**Teks yang Diberikan:**

>>>

“Mengamati
apa yang dilakukan intelijen AS di balik kerusuhan massal di Bangladesh, Amerika telah merancang proses kudeta Perdana Menteri
Syekh Hasina,” ungkapnya, Senin (12/08/2024)
Faisal juga membeberkan, mereka menebar isu kegagalan
demokrasi, kemunduran ekonomi, dan penguatan otoritarianisme rezim.
“Nafsu Amerika ini, untuk menjatuhkan Hasina sejak
penyelenggaraan dua pemilu terakhir di Bangladesh. Amerika secara terbuka
mengumumkan kecaman dengan menuding Hasina dan Partai Liga Awami melakukan
penyimpangan signifikan, termasuk kotak suara yang dipalsukan dan ribuan
pemilih siluman,” bebernya.
Kemudian Amerika marah dan jengkel terhadap Hasina, lanjutnya, yang menjadi proksi Rusia dalam pengembangan
reaktor nuklir untuk listrik PLTN di kawasan Asia Selatan, sejak 2017. “Bersama perusahaan Rusia, Rosatom
State Atomiс Energy Corporation, Hasina membangun reaktor nuklir untuk PLTN
pertama di Ruppur, Distrik Pabna, bagian barat Bangladesh, 90 mil dari Dhaka,”

<<<

**Bahan yang Disediakan:**
>>>

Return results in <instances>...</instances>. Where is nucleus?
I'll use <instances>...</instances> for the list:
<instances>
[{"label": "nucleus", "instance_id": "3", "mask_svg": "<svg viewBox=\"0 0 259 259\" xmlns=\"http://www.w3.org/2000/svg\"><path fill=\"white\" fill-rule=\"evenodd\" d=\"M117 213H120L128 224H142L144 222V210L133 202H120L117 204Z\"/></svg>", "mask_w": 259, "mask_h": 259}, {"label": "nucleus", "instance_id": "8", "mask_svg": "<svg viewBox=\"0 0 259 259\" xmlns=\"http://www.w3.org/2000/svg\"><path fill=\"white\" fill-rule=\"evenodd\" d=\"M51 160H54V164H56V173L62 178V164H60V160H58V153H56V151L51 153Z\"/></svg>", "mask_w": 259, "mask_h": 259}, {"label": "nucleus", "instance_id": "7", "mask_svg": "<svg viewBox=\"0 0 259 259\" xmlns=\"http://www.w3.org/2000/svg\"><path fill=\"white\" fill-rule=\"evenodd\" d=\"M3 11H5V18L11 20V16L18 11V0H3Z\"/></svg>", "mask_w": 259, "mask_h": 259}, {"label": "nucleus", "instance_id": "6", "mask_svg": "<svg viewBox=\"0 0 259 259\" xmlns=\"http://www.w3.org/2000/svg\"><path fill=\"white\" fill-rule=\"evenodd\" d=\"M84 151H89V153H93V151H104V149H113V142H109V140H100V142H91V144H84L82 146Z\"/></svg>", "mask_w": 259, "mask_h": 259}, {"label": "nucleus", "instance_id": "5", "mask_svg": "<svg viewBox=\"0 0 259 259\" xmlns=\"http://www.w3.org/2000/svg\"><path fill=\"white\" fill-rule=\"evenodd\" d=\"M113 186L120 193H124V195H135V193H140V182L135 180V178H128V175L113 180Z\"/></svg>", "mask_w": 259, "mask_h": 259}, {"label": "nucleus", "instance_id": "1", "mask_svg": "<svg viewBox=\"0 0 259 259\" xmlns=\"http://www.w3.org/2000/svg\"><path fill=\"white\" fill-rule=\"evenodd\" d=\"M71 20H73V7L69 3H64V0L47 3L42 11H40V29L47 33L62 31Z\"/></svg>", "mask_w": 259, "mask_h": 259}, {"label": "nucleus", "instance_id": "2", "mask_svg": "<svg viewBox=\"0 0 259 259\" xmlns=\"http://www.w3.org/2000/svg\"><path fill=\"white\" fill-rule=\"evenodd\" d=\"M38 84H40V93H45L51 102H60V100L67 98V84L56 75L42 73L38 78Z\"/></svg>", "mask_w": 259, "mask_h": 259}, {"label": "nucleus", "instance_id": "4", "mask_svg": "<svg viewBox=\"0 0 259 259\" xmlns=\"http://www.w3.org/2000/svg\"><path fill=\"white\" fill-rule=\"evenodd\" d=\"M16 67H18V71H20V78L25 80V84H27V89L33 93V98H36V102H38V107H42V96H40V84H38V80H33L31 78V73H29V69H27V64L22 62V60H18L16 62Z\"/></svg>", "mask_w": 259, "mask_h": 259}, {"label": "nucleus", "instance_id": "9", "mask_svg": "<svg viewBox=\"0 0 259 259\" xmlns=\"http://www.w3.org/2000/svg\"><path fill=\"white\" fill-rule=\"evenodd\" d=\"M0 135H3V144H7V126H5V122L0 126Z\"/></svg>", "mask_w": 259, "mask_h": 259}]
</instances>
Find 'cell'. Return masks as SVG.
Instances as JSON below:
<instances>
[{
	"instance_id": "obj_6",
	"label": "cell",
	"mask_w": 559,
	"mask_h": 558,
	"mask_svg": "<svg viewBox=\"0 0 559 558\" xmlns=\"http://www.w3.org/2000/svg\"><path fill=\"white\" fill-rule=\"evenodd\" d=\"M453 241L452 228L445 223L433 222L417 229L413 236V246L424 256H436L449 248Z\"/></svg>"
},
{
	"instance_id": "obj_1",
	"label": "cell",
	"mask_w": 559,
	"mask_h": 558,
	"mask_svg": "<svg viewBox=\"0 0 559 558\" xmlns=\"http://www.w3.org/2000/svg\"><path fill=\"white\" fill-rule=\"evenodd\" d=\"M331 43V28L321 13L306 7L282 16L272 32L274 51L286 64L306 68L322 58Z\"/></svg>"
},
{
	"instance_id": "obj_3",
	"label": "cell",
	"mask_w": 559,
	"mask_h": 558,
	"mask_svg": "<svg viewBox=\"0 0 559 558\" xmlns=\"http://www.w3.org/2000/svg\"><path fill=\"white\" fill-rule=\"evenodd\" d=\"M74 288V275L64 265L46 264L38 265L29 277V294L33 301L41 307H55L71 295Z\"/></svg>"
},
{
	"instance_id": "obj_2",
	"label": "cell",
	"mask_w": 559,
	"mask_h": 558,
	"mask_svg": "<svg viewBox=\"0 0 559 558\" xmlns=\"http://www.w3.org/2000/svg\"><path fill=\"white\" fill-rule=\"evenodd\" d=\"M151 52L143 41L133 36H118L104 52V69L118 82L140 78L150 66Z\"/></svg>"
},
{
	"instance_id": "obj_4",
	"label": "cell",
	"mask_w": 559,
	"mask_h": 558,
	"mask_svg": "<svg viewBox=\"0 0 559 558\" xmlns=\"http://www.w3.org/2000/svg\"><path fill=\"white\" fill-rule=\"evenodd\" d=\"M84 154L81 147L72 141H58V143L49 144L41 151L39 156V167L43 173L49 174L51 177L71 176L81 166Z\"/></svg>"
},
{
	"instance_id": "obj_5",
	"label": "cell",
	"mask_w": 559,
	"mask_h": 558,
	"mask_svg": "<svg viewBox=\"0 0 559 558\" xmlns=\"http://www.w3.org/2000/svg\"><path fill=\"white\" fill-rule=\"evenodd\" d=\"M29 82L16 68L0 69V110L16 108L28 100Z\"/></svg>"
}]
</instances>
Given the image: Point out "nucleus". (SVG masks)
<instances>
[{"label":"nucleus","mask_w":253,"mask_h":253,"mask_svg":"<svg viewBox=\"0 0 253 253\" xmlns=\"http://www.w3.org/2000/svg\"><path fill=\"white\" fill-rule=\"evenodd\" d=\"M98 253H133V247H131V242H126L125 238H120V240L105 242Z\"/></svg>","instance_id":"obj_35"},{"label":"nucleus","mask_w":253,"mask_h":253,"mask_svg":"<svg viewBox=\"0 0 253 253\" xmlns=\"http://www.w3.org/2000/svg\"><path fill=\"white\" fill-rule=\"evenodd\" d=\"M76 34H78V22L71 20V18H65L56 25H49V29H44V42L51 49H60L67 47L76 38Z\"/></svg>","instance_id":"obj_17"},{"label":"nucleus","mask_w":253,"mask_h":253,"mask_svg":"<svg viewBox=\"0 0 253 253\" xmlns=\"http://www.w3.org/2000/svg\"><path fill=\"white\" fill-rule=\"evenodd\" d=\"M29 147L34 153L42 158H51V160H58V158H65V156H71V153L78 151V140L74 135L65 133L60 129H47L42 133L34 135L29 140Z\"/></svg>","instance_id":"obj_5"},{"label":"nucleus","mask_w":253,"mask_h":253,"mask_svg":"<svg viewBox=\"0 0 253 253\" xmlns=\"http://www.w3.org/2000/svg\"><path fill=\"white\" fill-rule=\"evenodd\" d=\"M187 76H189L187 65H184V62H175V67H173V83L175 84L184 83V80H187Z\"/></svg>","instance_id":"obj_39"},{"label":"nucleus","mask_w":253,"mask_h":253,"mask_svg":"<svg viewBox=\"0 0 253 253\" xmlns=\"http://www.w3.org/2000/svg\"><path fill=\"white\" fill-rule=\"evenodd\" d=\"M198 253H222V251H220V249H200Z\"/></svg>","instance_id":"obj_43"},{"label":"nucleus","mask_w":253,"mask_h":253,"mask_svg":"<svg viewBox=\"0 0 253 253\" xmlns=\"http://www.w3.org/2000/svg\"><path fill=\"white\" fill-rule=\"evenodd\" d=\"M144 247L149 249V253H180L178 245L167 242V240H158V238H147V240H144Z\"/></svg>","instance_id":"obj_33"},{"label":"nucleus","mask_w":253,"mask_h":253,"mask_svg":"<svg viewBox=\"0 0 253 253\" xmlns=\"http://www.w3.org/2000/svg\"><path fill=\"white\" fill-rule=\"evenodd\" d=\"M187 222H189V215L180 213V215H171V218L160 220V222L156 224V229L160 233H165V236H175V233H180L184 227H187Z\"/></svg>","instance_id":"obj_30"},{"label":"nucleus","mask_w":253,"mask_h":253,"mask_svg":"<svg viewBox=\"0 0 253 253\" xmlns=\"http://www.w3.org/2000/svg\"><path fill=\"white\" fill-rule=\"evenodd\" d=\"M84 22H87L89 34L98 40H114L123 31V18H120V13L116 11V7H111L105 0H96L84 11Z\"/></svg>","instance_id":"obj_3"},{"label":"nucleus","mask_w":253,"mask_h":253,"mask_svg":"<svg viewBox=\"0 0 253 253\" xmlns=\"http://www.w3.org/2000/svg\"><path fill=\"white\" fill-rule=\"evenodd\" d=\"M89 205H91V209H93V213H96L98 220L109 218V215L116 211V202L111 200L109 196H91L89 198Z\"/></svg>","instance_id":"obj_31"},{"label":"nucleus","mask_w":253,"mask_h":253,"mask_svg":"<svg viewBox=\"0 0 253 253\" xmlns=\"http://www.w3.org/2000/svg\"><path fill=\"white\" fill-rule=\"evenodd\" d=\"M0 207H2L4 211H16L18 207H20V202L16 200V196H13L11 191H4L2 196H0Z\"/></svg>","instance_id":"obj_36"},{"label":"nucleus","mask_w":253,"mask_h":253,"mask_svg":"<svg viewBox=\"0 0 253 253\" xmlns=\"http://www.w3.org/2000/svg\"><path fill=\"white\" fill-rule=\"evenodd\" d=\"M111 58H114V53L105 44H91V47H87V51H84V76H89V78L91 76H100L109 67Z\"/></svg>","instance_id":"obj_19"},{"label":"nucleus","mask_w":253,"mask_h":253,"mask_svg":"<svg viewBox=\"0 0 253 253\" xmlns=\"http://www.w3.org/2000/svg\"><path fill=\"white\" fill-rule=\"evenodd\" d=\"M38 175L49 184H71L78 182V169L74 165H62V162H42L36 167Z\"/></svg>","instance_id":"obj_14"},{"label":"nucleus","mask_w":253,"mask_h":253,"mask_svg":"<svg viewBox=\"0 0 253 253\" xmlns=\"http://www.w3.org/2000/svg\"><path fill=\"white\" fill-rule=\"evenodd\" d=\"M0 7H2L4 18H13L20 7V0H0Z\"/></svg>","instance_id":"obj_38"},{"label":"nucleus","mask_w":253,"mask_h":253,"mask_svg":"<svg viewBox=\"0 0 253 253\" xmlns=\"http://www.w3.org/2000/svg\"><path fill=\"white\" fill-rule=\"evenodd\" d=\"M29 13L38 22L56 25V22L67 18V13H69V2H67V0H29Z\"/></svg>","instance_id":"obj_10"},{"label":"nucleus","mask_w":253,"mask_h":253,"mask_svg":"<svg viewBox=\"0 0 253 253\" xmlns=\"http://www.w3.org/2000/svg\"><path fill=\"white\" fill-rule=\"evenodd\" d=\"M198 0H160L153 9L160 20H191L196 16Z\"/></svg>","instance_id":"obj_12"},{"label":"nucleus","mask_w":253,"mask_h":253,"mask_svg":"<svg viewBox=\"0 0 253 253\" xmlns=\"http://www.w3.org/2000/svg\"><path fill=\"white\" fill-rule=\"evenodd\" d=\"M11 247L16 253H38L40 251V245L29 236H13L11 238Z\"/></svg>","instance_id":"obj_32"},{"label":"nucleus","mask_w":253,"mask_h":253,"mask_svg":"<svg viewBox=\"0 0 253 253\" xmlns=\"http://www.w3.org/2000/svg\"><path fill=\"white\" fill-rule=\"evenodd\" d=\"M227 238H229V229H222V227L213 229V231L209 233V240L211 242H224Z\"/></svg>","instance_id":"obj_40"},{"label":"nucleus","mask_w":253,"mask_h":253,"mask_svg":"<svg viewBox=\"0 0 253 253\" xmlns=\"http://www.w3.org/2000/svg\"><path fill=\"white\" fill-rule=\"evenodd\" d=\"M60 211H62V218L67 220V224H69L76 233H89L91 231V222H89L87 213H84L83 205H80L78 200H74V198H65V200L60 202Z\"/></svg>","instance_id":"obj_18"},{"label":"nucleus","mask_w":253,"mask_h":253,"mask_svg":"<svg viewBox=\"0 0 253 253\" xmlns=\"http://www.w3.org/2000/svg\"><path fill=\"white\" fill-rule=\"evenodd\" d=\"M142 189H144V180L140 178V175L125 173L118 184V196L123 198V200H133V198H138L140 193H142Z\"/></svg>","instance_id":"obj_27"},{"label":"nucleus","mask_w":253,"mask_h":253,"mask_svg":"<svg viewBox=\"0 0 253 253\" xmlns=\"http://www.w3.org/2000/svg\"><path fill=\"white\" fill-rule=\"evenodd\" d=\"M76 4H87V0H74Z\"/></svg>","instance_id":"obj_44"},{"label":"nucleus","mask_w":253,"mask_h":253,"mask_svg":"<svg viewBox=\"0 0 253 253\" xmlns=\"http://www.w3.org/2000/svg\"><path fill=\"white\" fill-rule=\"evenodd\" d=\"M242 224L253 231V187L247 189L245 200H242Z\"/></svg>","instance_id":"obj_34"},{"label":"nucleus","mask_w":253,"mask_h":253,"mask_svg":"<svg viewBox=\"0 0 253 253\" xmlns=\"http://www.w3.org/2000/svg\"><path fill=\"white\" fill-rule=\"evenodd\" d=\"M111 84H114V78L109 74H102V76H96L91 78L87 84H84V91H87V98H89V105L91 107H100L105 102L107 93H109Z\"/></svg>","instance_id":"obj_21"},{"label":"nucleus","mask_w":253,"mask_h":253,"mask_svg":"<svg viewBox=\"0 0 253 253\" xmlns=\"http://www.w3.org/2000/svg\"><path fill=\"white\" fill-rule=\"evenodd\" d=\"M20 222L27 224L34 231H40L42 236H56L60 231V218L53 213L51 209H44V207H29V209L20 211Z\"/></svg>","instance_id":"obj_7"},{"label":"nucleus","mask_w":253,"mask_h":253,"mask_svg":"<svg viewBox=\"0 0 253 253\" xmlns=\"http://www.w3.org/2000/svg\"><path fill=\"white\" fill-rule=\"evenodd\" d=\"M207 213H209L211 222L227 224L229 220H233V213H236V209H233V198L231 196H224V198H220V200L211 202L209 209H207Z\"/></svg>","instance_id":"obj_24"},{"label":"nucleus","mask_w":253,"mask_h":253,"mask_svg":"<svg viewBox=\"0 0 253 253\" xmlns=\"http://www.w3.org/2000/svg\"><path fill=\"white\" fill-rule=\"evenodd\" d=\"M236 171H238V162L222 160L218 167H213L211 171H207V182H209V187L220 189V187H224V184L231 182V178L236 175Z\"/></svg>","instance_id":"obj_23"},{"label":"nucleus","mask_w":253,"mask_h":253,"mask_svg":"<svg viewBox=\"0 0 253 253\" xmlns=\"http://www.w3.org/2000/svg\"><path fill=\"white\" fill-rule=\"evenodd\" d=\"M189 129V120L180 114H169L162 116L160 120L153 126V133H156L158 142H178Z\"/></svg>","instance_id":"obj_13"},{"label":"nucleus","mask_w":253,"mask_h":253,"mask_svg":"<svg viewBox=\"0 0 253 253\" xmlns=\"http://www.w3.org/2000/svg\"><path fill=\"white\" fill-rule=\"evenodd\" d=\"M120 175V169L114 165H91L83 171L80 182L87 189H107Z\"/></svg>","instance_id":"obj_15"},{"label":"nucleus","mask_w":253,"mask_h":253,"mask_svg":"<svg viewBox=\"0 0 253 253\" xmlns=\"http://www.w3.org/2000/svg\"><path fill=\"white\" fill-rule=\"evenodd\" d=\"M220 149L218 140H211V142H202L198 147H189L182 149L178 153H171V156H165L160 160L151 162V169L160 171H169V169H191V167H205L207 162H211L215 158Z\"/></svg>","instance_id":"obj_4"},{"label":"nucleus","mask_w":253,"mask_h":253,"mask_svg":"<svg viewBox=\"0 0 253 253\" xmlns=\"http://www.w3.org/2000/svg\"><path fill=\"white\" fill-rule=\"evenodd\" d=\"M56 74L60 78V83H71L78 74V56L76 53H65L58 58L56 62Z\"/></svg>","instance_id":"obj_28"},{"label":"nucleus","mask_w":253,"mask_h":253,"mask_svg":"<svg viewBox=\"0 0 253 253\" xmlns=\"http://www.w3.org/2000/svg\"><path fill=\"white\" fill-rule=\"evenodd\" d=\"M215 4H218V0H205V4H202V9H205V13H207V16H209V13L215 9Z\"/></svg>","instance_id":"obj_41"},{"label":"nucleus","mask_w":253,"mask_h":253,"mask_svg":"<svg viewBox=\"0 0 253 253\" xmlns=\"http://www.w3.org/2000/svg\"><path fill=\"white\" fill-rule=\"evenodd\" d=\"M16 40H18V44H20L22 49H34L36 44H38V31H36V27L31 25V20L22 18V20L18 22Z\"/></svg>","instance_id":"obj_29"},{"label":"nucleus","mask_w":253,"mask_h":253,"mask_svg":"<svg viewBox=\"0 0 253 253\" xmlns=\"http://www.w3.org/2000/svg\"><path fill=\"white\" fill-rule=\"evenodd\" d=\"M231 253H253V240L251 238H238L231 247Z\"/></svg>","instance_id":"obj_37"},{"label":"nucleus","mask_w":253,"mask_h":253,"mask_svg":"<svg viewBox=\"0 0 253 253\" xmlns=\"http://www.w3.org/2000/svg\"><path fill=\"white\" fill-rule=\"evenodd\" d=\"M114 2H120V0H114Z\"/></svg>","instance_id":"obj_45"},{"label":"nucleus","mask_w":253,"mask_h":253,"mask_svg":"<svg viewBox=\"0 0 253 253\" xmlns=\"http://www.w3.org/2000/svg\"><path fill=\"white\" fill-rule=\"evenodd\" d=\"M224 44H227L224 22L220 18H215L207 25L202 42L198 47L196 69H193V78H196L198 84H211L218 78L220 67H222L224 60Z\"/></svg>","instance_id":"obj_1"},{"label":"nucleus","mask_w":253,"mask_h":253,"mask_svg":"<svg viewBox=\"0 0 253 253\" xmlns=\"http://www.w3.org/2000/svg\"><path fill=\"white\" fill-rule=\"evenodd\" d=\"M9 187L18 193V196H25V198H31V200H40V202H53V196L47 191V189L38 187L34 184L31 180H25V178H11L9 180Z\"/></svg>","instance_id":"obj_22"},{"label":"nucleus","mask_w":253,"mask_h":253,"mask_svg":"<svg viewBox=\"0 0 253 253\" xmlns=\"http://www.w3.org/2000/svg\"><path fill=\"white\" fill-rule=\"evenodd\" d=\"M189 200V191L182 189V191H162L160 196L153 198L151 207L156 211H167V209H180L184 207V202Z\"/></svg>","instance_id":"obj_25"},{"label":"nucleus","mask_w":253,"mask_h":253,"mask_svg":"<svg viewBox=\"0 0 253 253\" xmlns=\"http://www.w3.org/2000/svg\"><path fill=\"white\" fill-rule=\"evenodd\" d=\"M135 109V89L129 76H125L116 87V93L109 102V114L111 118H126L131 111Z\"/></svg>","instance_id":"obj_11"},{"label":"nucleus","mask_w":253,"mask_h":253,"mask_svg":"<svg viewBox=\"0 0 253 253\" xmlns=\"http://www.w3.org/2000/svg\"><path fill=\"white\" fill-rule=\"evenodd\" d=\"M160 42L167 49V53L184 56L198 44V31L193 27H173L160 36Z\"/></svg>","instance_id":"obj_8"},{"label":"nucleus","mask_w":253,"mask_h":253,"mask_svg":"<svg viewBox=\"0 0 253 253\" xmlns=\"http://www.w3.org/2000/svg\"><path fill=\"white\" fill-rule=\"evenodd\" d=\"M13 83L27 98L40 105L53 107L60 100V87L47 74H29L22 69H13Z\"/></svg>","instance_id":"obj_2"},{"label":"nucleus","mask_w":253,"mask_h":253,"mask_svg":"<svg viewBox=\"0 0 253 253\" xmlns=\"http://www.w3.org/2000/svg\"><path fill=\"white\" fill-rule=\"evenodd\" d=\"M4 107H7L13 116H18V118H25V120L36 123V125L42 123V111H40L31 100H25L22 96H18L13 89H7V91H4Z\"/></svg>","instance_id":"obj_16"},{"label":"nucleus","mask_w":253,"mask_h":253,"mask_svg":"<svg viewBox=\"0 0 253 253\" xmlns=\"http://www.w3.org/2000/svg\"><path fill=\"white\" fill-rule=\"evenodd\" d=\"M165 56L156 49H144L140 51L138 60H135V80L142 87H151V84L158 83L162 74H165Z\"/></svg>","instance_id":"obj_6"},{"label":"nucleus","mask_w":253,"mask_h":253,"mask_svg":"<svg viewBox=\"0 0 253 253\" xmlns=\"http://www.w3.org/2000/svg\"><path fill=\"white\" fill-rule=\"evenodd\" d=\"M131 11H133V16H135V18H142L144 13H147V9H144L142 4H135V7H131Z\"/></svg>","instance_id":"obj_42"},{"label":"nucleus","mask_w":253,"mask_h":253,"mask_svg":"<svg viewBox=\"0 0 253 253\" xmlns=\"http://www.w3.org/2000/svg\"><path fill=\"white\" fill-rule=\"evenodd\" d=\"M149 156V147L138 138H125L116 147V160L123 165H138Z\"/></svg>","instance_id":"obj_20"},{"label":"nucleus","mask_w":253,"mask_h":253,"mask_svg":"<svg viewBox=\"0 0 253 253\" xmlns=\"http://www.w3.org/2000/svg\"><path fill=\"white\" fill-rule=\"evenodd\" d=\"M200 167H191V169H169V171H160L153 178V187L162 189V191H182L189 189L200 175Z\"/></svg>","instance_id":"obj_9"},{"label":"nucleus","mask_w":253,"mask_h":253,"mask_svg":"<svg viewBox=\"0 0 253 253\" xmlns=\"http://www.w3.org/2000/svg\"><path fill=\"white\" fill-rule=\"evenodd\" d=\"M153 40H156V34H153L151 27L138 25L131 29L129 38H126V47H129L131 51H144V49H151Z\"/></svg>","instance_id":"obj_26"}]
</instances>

<<<

**Tugas Anda:** Lanjutkan teks tentang tudingan campur tangan Amerika di Bangladesh, mulai setelah kalimat terakhir yang ditampilkan.

**Hasil Latihan:**
ujarnya.
Ia membeberkan, beton pertama pada tahap konstruksi proyek
dimulai sejak 2017, sedangkan batu fondasi diletakan pada 2023 lalu. Proyek ini
senilai US$ 12,65 miliar, 90 persen di antaranya dibiayai melalui pinjaman Rusia yang
dapat dilunasi dalam waktu 28 tahun, dengan masa tenggang 10 tahun. Pembangkit
dengan kapasitas 2.400 MW. “Ini menjadi proyek infrastruktur terbesar di negara
berpenduduk sekitar 170 juta orang itu,” sorotnya.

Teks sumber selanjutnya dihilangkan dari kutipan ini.